Analysis of seed phytate content in non transgenic control (NTC) and transgenics (T₄). Phytate content of transgenic seeds (MS14-28-12-29-3-5 and MI51-32-22-1-13-6) compared to NTC seeds showed significant differences (P < 0.05).

Figure 10

Electron microscopic analysis of NT and transgenic (T₄) seeds. (a) Cotyledon sections of NTC (b) MS14-28-12-29-3-5 (c) MI51-32-22-1-13-6 lines. Phytin globoid (PG) cavities are the small white circular areas. (PSV-Protein storage vacoules; CW- Cell wall; LB-lipid bodies).

Figure 11

Bioavailability of metal ions in NT and transgenics (T₄).

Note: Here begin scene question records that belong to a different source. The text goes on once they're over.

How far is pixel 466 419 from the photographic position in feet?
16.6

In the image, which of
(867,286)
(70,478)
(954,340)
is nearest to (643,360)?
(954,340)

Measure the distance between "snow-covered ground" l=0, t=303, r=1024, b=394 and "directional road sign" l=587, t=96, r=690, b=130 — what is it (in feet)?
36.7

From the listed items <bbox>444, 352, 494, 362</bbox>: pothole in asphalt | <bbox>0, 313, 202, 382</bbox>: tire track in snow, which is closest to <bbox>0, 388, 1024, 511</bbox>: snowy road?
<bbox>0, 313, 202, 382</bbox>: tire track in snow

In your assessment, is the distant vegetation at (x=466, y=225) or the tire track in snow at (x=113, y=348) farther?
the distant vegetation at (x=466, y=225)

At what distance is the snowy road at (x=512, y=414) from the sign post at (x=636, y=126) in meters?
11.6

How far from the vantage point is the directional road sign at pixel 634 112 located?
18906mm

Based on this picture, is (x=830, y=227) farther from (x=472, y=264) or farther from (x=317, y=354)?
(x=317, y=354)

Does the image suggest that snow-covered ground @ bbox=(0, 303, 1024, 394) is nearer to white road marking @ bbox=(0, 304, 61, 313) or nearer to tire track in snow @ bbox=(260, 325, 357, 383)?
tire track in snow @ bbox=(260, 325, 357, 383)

Bioavailability of divalent minerals (Fe²⁺, Zn²⁺ and Ca²⁺) using in vivo simulation model showed significant (P < 0.05) increase in Transgenics (MS14-28-12-29-3-5 and MI51-32-22-1-13-6) compared to NT control.

Figure 12

Various parameters considered for agronomic evaluation of T₄ transgenic plants grown in green house. Values are mean ± SE, n = 10 (P ≤ 0.002).